Yay! I actually did something right! :mrgreen: It's hard, because I'm not actually the one in charge of what's being done. The TD is standing next to me giving instructions to me and the helper, and basically I'm just along for the ride and trying to learn as we go just from listening and observing. I don't know the reasons behind many of the things he does, and he's not that great at explaining them. He's the type that knows what he's doing, and why he's doing it, and that's all that matters. He's not so great at explaining the why's, and I'm sort of timid about asking because I don't want him to get frustrated with me.
Some additional tips: You need to give your dog a bit more space, and place your feet sideways so you have better stability. Don't lean forward, as you will just get pulled along. Stand sideways, bend your knees some, move without stomping behind your dog.
I really try hard to do this
I KNOW what you just told me is what I need to be doing, but I struggle with it. I have for several months - right Jerry?! :lol: It's getting especially harder as Jak gets older and stronger. I usually wear gloves, and I forgot them, so I was struggling with the leash, too.
it almost HURTS for me to see a good dog like yours, loosing intensity due to insufficient frustration buildup, to having someone idly standing by chatting to you about what to do, to having another dog immediately up close. That dog should be pulling you off your feet, Kristen. His intensity for a bite should leave your hands begging for soothing relief. If it's prey you're after, your dog should be chasing the heck out of the decoy.
Kristen...GET THE INTENSITY LEVEL UP...UP...UP!!!!!
With our regular helper, we do a lot of pass-by's, where Jak just
misses the sleeve, and then the helper hides behind the blind and peeks out at Jak to get him to bark, and when he barks a few good barks, the helper comes back out and either does another pass-by or gives him a bite. That helper is more 'in tune' to what Jak is doing, and works him better, IMO. Jak barks a lot more when I first take him out of the crate and as we are heading over to the blind.
We've always worked Jak with at least one other dog nearby; even when he was on the pole.
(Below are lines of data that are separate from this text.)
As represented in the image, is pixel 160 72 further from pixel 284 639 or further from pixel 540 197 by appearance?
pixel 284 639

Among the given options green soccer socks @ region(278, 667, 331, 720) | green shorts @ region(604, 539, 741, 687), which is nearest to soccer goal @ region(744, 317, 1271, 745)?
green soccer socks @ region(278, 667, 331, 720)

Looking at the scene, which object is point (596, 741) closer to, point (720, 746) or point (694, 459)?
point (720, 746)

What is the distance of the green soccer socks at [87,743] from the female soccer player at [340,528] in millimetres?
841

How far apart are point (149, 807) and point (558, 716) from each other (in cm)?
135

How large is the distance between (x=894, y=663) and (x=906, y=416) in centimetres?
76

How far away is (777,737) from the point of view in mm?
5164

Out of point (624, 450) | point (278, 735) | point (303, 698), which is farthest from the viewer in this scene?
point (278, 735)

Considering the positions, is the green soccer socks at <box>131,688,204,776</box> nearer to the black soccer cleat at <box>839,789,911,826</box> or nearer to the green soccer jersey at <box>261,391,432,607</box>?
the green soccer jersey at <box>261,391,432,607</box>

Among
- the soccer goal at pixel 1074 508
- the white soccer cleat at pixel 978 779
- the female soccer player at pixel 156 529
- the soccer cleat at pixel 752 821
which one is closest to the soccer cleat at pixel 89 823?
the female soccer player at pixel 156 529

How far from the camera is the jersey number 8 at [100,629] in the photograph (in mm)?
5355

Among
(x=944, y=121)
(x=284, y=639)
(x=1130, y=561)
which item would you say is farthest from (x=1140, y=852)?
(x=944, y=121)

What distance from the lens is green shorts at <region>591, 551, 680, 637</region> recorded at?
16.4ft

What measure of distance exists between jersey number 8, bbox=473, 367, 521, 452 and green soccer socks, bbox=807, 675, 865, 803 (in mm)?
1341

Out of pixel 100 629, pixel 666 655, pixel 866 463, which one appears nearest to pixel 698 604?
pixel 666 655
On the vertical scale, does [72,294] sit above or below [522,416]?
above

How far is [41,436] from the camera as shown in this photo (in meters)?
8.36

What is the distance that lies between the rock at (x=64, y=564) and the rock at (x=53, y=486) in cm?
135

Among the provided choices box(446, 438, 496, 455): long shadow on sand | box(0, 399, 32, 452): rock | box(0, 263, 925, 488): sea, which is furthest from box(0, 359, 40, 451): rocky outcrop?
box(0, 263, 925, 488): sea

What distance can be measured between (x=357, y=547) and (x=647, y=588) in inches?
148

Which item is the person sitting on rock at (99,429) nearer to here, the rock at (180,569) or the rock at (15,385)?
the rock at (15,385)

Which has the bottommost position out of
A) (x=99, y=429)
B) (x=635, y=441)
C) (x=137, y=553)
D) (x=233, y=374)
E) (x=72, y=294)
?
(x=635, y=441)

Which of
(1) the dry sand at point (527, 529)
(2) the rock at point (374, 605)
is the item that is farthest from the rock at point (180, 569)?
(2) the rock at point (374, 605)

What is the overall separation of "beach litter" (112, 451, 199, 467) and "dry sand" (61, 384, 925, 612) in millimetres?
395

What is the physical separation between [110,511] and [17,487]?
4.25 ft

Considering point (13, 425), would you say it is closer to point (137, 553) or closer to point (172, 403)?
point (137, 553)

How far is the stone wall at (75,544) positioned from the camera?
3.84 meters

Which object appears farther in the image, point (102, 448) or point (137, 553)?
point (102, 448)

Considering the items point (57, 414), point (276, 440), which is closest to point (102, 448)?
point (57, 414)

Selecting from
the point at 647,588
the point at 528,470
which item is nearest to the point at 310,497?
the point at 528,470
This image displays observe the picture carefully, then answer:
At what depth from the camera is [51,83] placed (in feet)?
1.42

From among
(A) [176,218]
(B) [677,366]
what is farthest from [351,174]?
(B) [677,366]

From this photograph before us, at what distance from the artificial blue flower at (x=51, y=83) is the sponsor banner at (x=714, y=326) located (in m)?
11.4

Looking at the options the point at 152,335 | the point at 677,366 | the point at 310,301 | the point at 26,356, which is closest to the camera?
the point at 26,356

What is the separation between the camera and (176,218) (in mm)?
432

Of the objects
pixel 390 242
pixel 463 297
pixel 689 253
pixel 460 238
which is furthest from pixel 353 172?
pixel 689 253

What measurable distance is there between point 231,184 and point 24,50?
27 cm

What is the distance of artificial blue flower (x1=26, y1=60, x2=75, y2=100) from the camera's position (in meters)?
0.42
Not quite sure why.
attaching a leash to the sleeve and having the decoy run with the dog helps alot, especially with chewing or dogs who don't naturally carry their prey.
Our regular helper suggested this a few sessions ago, but the TD still said no, we'll just keep choking him off. NO idea why.
Do you think not doing any bitework for a few weeks would benefit him?
The good news is that he didn't growl on the sleeve this weekend. The past two weekends he was growly on the sleeve, and I think it's because of playing with Gypsy with toys, so when they're together, I put all the toys up and that seems to have fixed the problem of him growling on the sleeve, at least for now.